Damn good point KaneO.

In any other country the Army would have been on the scene within hours and a Bailey Bridge or alternate structure would have been in place within days.
Why is this not the case here? We have the logistical capability can go blow the shiite out of shiite’s on the other side of the freakin’ planet but we don’t have the nouse to cross a gap a few score klicks from the national parliament?.
Sweet screaming Jesus someone needs a smack with a clue-by-four…..

I think it’s the case of “as soon as you replace the wood and fix it, some nong in an overloaded truck destroys the thing again”. So better to leave the original bridge as an “historic object” for bicycles and pedestrians, and have something else that satisfies the requirememt for a bridge and will survive the occasional invasion of the moron brigade

shame to see its demise as a functional piece of infrastructure. is new wood not available?

Sydney-Canberra maglev – with new International airport for both cities near Goulburn.

VY, unfortunately governments have been running for so long on not having debt that, in their view, they cannot go into debt without getting voted out of office. Even though it is common practise for businesses and individuals to fund new ‘stuff’ by going into debt (say buying a house or a VY Commodore) governments are reluctant to use this method. They don’t seem to realise that going into debt can be good in the long run; you get fancy things like the Sydney Harbour Bridge or Snowy Mountains Scheme.

Then again, you could always fund new projects by running a lottery (worked for the Opera House). I suggest a Sydney-Canberra maglev track. Discuss.
---
* [REQUIRED ACTIONS]:
• A. Reproduce the bridge discussion from "shame to see" up to and including "Snowy Mountains Scheme.".
• B. Resume the bridge discussion, picking up right after its final sentence.
The rows come from a separate source, unrelated to the bridge discussion.

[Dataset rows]
---
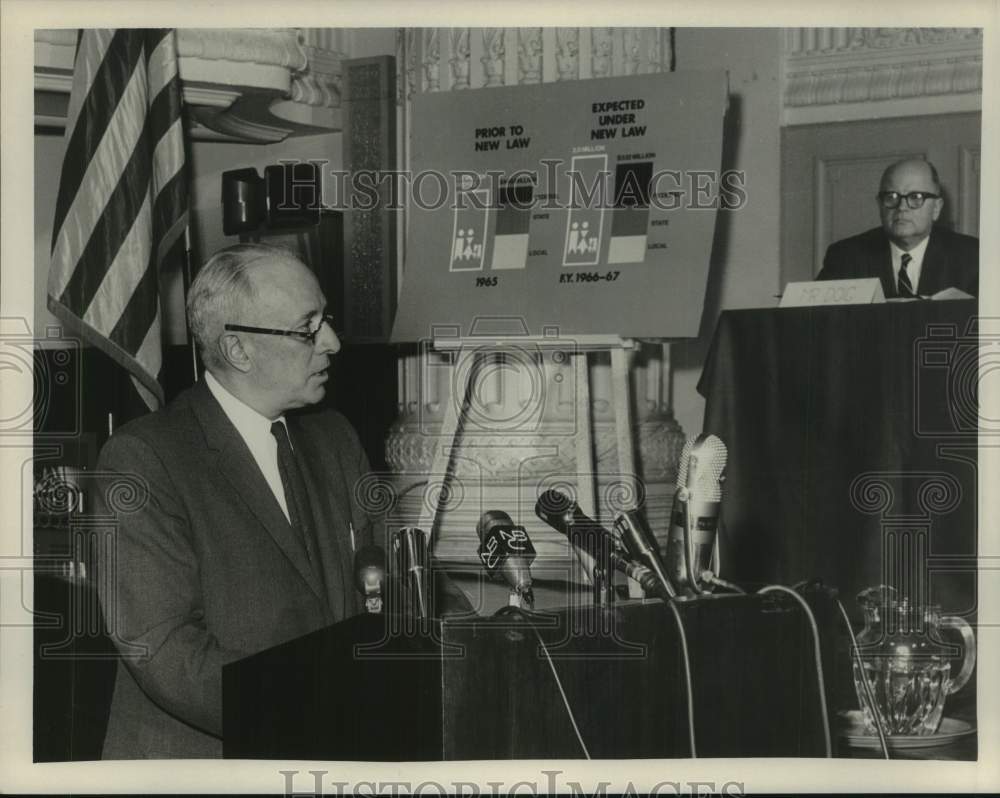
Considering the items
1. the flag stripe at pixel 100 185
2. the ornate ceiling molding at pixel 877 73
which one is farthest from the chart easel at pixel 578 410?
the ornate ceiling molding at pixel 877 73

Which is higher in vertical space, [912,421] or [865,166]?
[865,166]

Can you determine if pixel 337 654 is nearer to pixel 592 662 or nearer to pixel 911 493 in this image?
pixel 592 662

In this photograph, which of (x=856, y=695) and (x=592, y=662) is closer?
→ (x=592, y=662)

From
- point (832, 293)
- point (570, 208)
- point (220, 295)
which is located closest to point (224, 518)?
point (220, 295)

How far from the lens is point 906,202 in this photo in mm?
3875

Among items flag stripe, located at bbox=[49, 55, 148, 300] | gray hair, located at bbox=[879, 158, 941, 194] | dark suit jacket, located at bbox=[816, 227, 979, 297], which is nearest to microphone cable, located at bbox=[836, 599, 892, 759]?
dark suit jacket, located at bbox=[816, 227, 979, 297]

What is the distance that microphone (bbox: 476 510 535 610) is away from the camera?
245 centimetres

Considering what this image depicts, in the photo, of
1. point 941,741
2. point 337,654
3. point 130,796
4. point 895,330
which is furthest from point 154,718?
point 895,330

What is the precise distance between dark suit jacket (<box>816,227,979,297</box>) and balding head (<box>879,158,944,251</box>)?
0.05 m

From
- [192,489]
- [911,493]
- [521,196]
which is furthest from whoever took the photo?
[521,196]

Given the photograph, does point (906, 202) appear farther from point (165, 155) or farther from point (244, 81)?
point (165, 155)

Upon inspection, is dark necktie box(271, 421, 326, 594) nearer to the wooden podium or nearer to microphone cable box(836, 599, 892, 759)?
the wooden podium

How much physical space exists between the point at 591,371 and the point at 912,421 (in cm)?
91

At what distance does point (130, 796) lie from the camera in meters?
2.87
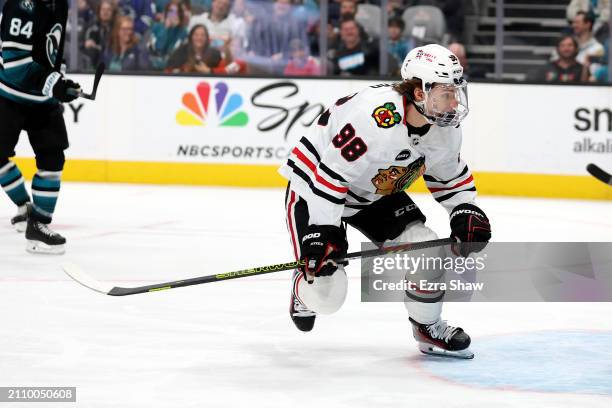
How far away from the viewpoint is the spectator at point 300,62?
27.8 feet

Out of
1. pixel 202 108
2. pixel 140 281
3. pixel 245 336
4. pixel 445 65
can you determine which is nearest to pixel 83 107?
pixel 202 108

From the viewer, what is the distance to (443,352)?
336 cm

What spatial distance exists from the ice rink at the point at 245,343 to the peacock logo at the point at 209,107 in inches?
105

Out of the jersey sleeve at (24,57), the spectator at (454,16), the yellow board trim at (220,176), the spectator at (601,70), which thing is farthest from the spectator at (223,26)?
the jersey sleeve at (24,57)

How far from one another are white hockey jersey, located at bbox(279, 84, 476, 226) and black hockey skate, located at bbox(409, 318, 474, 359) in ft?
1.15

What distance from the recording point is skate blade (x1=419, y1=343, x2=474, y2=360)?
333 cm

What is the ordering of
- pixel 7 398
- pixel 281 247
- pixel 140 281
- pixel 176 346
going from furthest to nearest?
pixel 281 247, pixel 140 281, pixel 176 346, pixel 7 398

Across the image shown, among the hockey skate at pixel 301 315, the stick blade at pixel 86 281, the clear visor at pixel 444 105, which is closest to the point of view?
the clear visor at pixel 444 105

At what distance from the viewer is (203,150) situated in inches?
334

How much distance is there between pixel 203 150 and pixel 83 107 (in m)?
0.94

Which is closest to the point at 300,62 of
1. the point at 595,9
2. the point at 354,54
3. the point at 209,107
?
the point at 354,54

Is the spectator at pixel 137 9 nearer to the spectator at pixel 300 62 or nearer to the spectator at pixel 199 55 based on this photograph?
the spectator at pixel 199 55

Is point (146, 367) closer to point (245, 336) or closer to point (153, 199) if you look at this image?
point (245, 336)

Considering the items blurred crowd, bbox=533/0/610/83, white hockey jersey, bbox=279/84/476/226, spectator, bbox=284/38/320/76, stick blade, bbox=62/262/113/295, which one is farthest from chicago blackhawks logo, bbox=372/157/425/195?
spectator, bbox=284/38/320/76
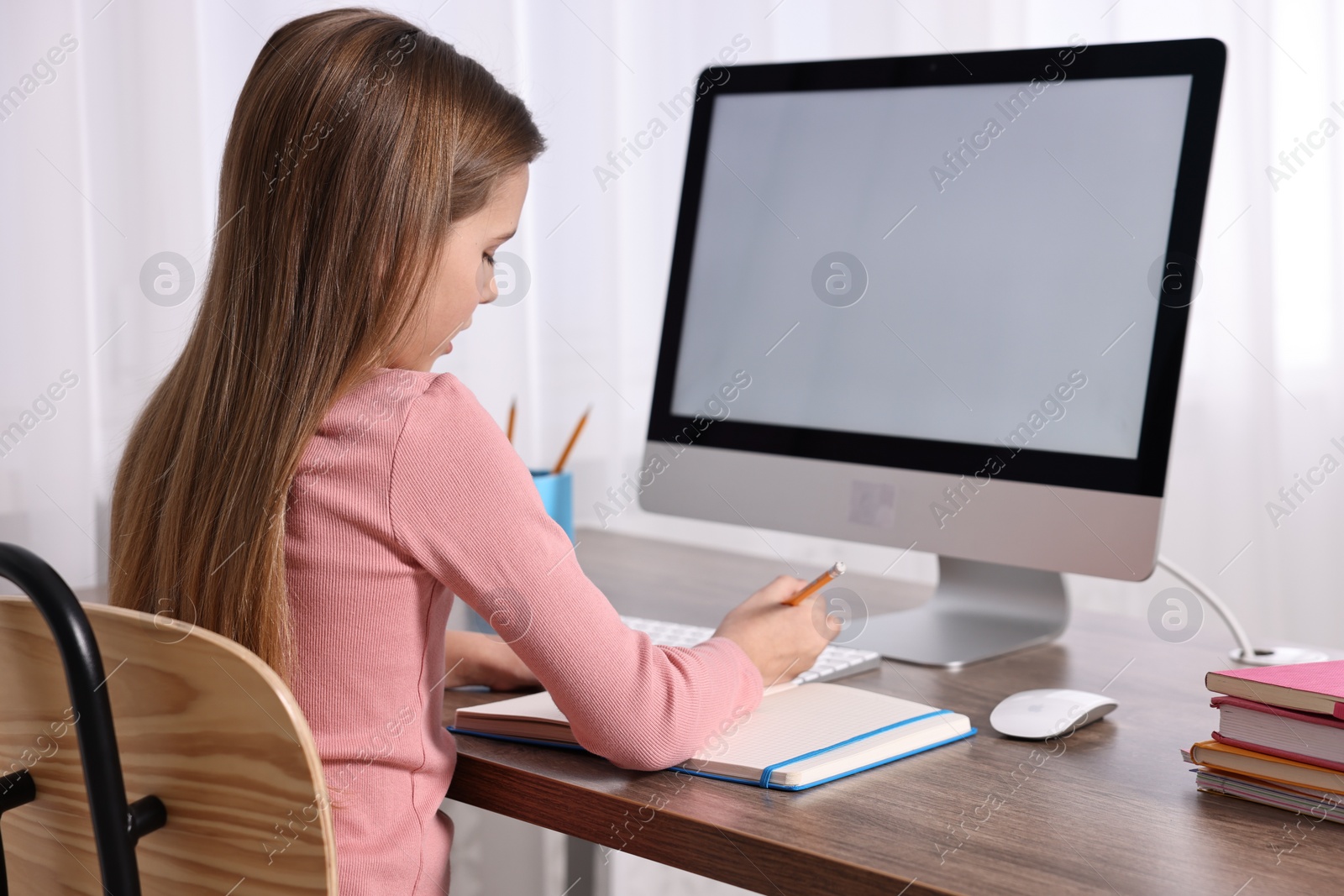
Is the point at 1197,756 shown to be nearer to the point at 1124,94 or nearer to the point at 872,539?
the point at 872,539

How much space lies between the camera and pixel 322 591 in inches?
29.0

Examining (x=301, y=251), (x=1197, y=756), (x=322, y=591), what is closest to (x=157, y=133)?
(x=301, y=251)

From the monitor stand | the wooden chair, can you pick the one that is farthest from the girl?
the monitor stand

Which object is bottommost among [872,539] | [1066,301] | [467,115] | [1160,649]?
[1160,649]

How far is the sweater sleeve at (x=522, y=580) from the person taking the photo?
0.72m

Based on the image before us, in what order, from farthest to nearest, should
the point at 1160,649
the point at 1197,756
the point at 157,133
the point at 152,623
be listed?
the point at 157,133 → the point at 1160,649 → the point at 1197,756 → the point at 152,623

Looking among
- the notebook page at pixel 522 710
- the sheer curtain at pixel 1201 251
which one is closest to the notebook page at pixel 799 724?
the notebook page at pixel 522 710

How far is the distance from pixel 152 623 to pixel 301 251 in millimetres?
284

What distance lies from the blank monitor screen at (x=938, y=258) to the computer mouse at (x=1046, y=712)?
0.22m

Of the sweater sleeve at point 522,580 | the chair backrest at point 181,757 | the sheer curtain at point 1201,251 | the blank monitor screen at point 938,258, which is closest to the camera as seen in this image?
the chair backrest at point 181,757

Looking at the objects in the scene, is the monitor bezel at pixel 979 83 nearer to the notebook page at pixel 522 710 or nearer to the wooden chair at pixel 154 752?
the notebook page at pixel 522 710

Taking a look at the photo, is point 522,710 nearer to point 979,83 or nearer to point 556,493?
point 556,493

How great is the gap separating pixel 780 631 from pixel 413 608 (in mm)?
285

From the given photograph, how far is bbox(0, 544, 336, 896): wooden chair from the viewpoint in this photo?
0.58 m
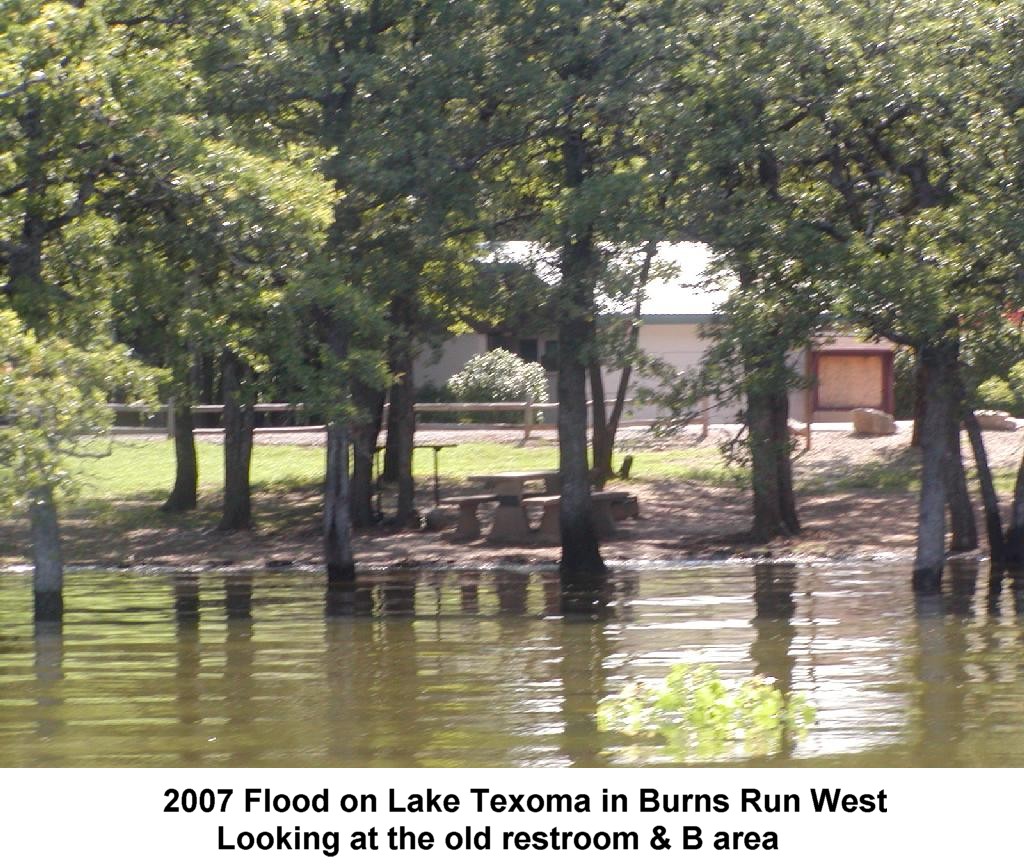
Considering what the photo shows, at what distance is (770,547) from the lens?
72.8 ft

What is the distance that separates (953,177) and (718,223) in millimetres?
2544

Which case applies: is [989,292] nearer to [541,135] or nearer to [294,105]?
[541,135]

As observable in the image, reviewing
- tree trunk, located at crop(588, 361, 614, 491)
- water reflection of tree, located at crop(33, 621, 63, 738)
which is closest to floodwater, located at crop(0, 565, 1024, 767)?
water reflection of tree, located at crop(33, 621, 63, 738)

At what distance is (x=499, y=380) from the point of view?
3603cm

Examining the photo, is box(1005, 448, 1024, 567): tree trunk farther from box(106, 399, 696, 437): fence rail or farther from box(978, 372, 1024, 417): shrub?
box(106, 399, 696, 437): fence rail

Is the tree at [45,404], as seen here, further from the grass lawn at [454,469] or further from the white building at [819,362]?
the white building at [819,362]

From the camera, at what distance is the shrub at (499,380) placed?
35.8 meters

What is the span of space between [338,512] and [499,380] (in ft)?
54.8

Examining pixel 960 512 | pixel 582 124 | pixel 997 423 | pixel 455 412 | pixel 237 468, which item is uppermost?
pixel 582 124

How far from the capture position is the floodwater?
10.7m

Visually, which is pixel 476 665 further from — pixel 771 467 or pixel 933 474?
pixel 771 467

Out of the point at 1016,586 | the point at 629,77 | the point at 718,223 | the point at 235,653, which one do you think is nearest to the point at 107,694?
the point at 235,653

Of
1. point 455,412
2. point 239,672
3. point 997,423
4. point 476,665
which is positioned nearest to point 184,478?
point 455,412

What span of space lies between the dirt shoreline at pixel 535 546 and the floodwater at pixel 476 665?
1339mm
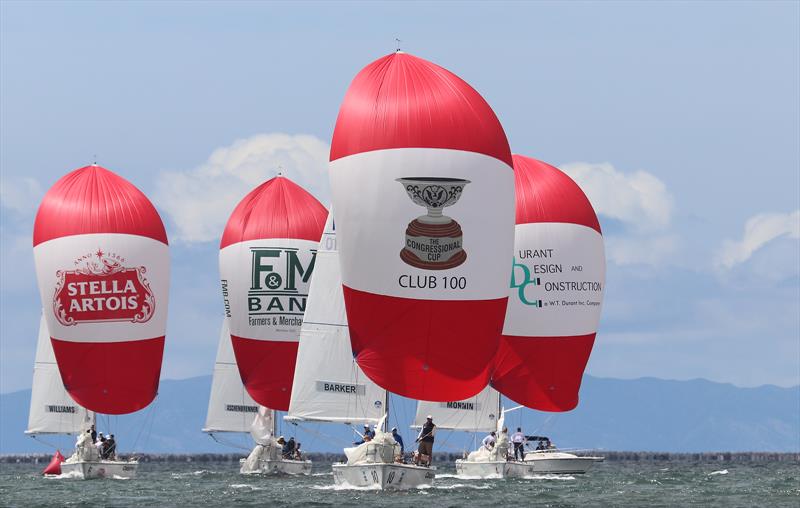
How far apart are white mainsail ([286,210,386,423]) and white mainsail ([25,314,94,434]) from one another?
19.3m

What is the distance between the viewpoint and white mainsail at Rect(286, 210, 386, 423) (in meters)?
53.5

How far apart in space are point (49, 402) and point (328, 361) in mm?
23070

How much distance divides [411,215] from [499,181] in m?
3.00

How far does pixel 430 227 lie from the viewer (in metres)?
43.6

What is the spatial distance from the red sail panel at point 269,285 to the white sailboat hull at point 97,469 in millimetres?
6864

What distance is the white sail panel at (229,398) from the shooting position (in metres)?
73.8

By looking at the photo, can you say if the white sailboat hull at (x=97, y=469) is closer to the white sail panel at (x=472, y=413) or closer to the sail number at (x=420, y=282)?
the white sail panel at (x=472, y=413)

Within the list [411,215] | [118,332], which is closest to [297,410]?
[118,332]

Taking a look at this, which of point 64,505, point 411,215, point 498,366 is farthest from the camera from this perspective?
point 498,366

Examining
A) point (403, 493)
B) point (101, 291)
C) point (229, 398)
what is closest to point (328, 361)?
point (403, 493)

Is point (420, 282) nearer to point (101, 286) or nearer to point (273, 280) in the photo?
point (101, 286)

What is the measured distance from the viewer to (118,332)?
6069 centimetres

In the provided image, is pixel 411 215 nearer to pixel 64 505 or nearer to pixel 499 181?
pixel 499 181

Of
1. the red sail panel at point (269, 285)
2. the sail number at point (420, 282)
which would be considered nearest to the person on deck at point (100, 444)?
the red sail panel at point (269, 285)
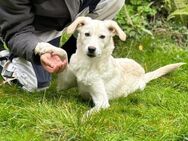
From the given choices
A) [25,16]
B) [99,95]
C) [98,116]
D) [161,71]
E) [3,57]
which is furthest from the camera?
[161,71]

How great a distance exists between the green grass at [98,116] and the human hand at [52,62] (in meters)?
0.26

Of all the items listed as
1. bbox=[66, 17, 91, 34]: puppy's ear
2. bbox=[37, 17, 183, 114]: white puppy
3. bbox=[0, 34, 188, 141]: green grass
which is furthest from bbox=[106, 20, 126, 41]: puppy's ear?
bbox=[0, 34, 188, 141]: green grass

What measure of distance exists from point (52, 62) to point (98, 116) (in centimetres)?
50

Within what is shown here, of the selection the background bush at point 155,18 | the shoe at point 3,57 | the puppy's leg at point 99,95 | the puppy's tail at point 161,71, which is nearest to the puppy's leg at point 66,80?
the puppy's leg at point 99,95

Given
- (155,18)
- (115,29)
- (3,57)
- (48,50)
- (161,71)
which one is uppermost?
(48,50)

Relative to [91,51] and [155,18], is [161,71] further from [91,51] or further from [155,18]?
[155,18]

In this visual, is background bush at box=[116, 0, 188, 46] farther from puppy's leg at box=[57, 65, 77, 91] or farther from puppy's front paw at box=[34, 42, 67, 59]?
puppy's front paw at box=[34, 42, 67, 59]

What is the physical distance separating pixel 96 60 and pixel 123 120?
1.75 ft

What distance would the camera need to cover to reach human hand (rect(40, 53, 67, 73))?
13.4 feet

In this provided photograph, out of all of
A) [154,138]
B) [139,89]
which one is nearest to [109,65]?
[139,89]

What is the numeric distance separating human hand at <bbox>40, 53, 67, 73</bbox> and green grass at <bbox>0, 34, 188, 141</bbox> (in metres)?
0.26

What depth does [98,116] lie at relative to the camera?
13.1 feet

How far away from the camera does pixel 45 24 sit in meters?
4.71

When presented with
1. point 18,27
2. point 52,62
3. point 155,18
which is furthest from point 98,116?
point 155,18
---
* [ANSWER SECTION]:
• A.
shame to see its demise as a functional piece of infrastructure. is new wood not available?

Sydney-Canberra maglev – with new International airport for both cities near Goulburn.

VY, unfortunately governments have been running for so long on not having debt that, in their view, they cannot go into debt without getting voted out of office. Even though it is common practise for businesses and individuals to fund new ‘stuff’ by going into debt (say buying a house or a VY Commodore) governments are reluctant to use this method. They don’t seem to realise that going into debt can be good in the long run; you get fancy things like the Sydney Harbour Bridge or Snowy Mountains Scheme.

• B.
LG, point is well made. It seems crazy to me that at a time when governments are flush with money (federal especially) that we aren’t building new infrastructure for the future, so that during the leaner times we will be ok. I think in some respects we (as a society) are a bunch of chicken shits. Why not determine the feasibility of a water pipeline from Cape York Peninsula to the southern parts of Australia, or new rail links, or such. Unfortunately the only way our government can really control us is through fear: fear that we might fail, fear of terrorists, fear of disease, fear of going broke…

VYBerlinaV8 – (sadly)no government in Australia is interested in maintaining current infrastructure, because it’ll usually last long enough that they’ll be out of office by then.

Some time in the not too distant future, all the state & territory governments will need to run huge budget deficits to fix all the problems with infrastructure. The ACT with its narrow revenue base will be in huge trouble once the deterioration of all the roads and other infrastructure inherited from self government (eg Albert Hall) come to a head.

118 years is old enough. It needs restumping Better to build a new bridge and be done with it.

Maybe they could just dump all that excess soil from the GDE into the river to form a causeway?

The ABC article mentions that cabinet also asked for a proposal to preserve the existing bridge, possibly as a pedestrian/cycle way. Doesn’t guarantee anything, of course, but its ruin is not a foregone conclusion. Yet.

If properly maintained those old bridges last for a long, long time. Perhaps a more pragmatic maintenance schedule is all that is needed?